Why should I worry? Really, is there any rational reason for it? Isn’t worry actually just another way of saying that I don’t trust that God can do it? When I’m anxious, I stop believing that He can take care of me. Anxiety and trust can’t possibly co-exist.

God is my Father and he does love me. There’s no place for worry in my life.

This last week, as I watched our sweet granddaughter cry out, “Papi, I’m sinking!” and then saw her momentary fear melt away when her daddy put his strong arms out to catch her in her inflatable tube, I realized Lucy was modeling how I should respond in fearful situations. She didn’t hesitate for a moment in totally trusting her daddy. I want that childlike faith that says I believe Abba Father is enough.

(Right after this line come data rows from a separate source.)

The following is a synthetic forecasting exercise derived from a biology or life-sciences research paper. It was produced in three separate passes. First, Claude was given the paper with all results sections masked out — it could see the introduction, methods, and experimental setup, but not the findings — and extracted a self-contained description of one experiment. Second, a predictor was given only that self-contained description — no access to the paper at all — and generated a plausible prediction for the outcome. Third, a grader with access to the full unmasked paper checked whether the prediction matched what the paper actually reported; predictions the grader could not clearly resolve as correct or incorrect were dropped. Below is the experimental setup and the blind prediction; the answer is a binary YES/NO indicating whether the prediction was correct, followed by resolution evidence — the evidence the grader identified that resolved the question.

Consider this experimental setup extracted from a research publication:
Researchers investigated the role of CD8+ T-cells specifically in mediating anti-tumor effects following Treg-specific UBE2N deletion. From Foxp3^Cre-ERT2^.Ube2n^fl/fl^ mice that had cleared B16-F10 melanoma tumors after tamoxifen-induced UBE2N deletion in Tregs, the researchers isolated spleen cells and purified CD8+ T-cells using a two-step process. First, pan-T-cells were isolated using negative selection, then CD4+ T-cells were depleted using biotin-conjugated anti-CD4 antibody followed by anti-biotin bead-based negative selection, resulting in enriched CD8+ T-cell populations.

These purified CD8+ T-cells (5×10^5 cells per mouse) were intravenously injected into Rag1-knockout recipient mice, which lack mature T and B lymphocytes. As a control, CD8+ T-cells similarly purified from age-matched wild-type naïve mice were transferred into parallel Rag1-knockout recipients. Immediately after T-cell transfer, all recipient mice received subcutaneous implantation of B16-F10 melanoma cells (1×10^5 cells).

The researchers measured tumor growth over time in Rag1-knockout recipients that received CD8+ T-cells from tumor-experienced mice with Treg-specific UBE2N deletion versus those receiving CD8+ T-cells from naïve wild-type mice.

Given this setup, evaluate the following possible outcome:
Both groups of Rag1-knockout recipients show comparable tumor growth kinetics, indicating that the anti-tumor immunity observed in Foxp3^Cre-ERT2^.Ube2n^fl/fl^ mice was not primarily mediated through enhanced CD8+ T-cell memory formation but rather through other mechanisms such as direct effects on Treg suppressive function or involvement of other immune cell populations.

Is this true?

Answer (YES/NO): YES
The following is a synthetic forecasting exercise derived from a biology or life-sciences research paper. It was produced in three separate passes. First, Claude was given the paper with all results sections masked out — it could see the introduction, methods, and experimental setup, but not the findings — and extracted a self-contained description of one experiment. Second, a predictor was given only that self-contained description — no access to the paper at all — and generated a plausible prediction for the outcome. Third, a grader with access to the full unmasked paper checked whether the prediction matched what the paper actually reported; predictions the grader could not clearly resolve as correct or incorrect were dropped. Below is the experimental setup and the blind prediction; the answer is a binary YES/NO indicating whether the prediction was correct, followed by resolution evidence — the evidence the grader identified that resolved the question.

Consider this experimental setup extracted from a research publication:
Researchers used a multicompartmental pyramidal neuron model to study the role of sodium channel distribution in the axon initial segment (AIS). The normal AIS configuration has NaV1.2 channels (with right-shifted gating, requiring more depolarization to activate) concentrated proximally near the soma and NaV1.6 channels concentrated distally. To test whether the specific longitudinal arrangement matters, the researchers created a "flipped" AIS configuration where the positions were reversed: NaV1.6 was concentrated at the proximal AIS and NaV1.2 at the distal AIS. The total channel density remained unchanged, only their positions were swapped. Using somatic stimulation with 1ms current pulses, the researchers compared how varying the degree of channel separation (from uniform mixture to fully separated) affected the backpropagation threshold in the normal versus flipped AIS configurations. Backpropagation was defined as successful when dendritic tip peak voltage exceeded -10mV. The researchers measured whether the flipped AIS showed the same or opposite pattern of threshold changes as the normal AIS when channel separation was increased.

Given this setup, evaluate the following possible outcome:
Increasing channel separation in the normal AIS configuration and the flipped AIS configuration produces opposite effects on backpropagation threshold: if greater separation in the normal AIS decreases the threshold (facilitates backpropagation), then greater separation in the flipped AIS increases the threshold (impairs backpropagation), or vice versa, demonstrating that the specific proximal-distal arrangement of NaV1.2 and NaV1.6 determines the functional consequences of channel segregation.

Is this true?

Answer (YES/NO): YES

There’s no way, with my finite mind, that I can think of something that the God of the Universe won’t remember, no matter how many times I recite it to myself.

No worries. Hakuna matata.

Better yet, dwell on the words of Phil. 4:6-7 and let them fill your mind today: “Be anxious for nothing, but in everything by prayer and supplication with thanksgiving let your requests be made known to God. And the peace of God, which surpasses all comprehension, will guard your hearts and your minds in Christ Jesus.”